• _Extract_:
The seeds for this project were planted in 2011, when we set up a booth at a local home show featuring the basic design idea of log rounds illuminated from below. Although intended to show a patio concept, our display was built on a frame, and everyone referred to it as a deck. For the next several years, I tried to develop the concept as a viable deck project, but at the time my company was focused on landscape and hardscape builds. It wasn’t until we began offering decks in 2018 that we felt confident in our ability to turn our Forest Floor deck concept into reality.

Foundation and Framing

This project started with demolition and the removal of an existing patio, landscape boulders, and a wood-burning fire pit. We set aside all the existing landscape boulders for future use, then excavated and poured 13 concrete footings, each 10 inches in diameter by 36 inches deep and reinforced with welded rebar cages. Even though the deck is relatively small, we needed all these footings to allow for proper beam placement and to angle the framing around the landscape boulder outcroppings that would protrude through the deck surface.

Before the project, the existing backyard had a small concrete patio, a fire ring, and a few boulders.

Before installing the short Alaskan cedar glulam beams (none were longer than 7 feet, and the average length was between 4 and 5 feet), we encapsulated the hardscaping with concrete to stabilize the structure. The framing consists of 2x8 #1 pressure treated southern yellow pine joists 12 inches on-center. We kept the elevation of the deck as low as possible to allow the boulder outcroppings to project a few more inches above the surface of the deck for more visual impact.

We kerfed the 2x10 rim joist that we used around the perimeter of the deck so that we could bend it to the desired radius. Normally, it’s the inner face of the board that is kerfed to allow it to bend while maintaining its appearance. In this case, we found we weren’t able to achieve the desired radius without splitting the board. Reversing direction so that the kerfs were on the outside face solved the problem. Plenty of blocking reinforced the rim joist, which in the end primarily serves as backing for a composite fascia.

We built the deck with a slope away from the house, like a patio, since we wouldn’t have any gaps between deck boards to allow for drainage. We sheathed the framing with 3/4-inch pressure treated sheathing rated for ground contact, fastening it to the joists with PL 400 construction adhesive (to avoid squeaks) and 3-inch-long GRK screws every 10 inches on-center.

After removing the existing patio, the author repositioned the fire ring and landscape boulders and stabilized them with concrete.
The framing for the new deck was built around these hardscape features and supported by new footings.

Around the perimeter of the deck, we added a 12-inch-wide band of 1/2-inch pressure treated plywood to create containment sidewalls for the remaining internal areas on the deck. This had the added benefit of reducing the volume of costly resin needed to build the illuminated section of the deck, resulting in significant savings. In addition, the lighting scheme we planned had certain zones of illumination and we didn’t want any border to receive light.

After the deck was sheathed, we filled small gaps in the subfloor around boulders and plywood seams with spray foam, then scraped away the excess after the foam had cured to end up with a continuous and well-sealed substrate for the resin. Then we applied several coats of rubberized sealant to the entire assembly, creating a reasonably watertight seal to hold the epoxy while it cured.

• _Given problem A_:
In the deck account, what existing features were removed during the demolition that started the project?
The records that come next have nothing to do with the deck account.

• _Material to process_:

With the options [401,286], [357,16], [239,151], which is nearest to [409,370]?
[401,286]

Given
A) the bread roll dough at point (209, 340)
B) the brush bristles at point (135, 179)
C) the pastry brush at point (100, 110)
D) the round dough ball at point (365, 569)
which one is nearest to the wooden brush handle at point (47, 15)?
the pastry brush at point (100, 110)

• _Given problem B_:
Which lines of the records contain the word "point"? Copy each of them.

• _Solution A_:
an existing patio, landscape boulders, and a wood-burning fire pit

• _Solution B_:
A) the bread roll dough at point (209, 340)
B) the brush bristles at point (135, 179)
C) the pastry brush at point (100, 110)
D) the round dough ball at point (365, 569)
which one is nearest to the wooden brush handle at point (47, 15)?
the pastry brush at point (100, 110)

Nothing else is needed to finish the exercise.